Elles étaient une trentaine, de Paris et de province, à converger vers ce restaurant très girly qu’est Sister’s Factory, dans le quartier des Halles. Restaurant tenu par deux soeurs, comme son nom l’indique, et qui se trouvent bien évidemment être des Nanas d’Paname. Comme beaucoup de leurs camarades, Ana et Zully Sibille ont plusieurs cordes à leurs arcs. En l’occurrence, elles ne sont pas que restauratrices, elles sont aussi architectes. Et cela se ressent dans leur restaurant dont on peut  acheter le mobilier et la déco.

Cette première édition de la Nana Academy, orchestrée par la pétulante Mathilde, a affiché complet pour les trois éléments qui la composaient. Une masterclass sur la confiance en soi avec Cordélia Flourens, juriste baroudeuse, ancienne de Google, Youtube, fondatrice d’Elles font Youtube, de la déclinaison parisienne du mouvement mondial Daybreaker (on entame sa journée par du yoga, un petit-déjeuner healthy et de la danse, à chaque fois à des endroits différents) et très impliquée dans la production cinématographique. Une vraie pointure qui avait préparé des exercices précis et pointus pour les participantes, armées de leur cahier, stylo et autres attentions des sponsors de la journée. Cependant, hors de question de trahir la promesse faite lors de cette session : comme à Vegas, ce qui s’est passé et qui a été dit à la Nana Academy y reste.

 

Il est fleuri et il est utile (il y a des choses dedans pour travailler sa confiance en soi), ce joli cahier. Crédit photo : Tasty Life Magazine.

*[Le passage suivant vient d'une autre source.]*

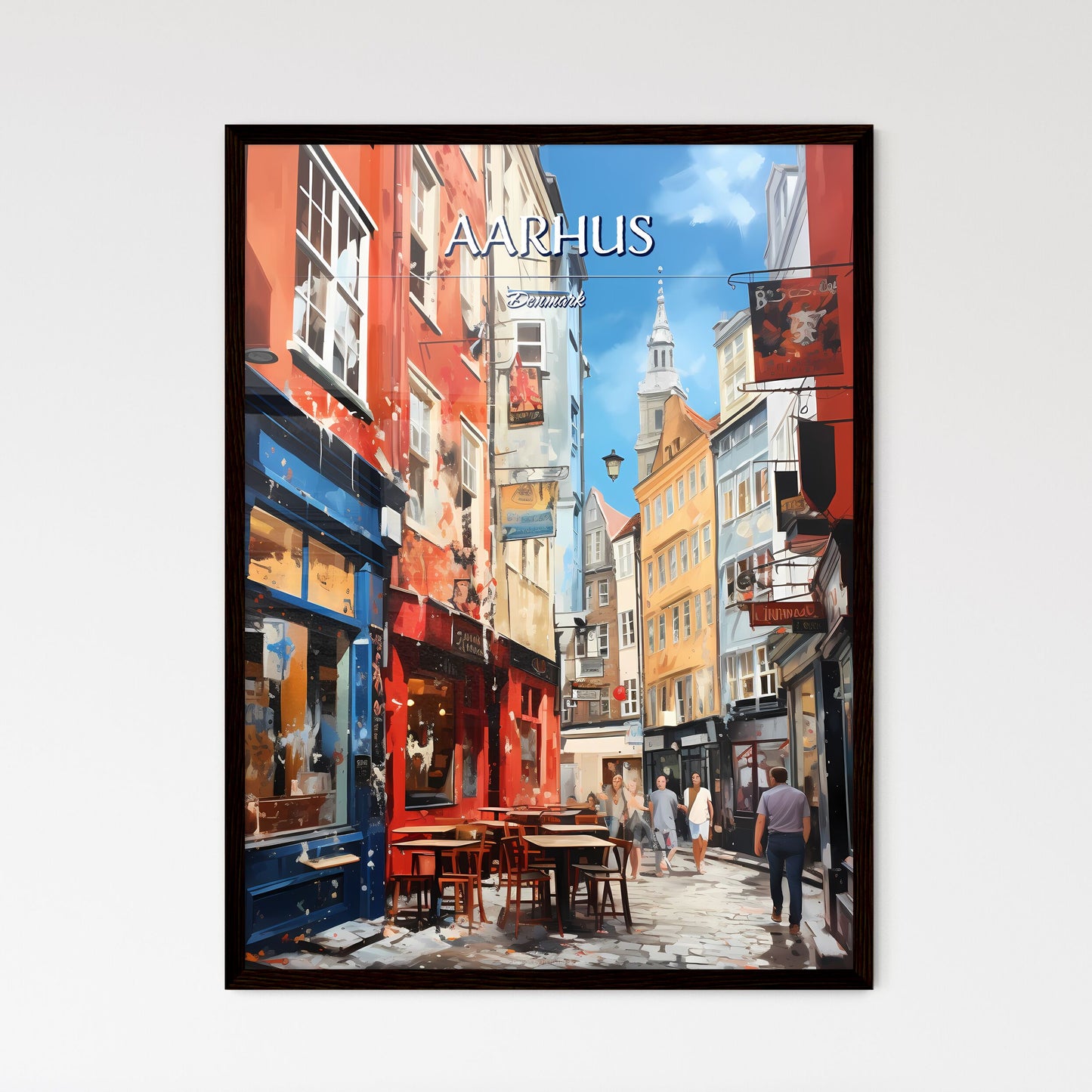 Aarhus, Denmark - Art print of a large crowd of people looking at a large city Default Title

Nana la confiante, la battante

 

Après un moment de détente, réseautage et restauration, c’était parti pour la troisième étape de la journée : un talk, soit une conversation où deux Nanas répondent à une troisième et partagent leurs expériences de vie. Le thème : comment elles ont fait de leurs différences une force. Interrogées par Marine de Nicola, la tatoueuse et maître reiki Neco est venue parler de sa double culture franco-japonaise et la mannequin et activiste Iael Joly a évoqué ses rapports avec son propre corps.

 

Marine de Nicola et ses questions en mode confidence et bonne humeur, Iael Joly et Neco faisant preuve d’une franchise, d’une simplicité et d’une authenticité  remarquables. Crédit photo : Tasty Life Magazine.

 

Des moments visiblement appréciés par les participantes, les réseaux sociaux en témoignent. La Nana Academy organisera des événements très régulièrement. Le prochain est une masterclass de petit-déjeuner le 30 janvier sur le thème Passer de l’idée au projet avec Armonie Bellepeau Crochet, CEO de la marque de champagne B.LIV… et Nana d’Paname ! La billetterie est ouverte.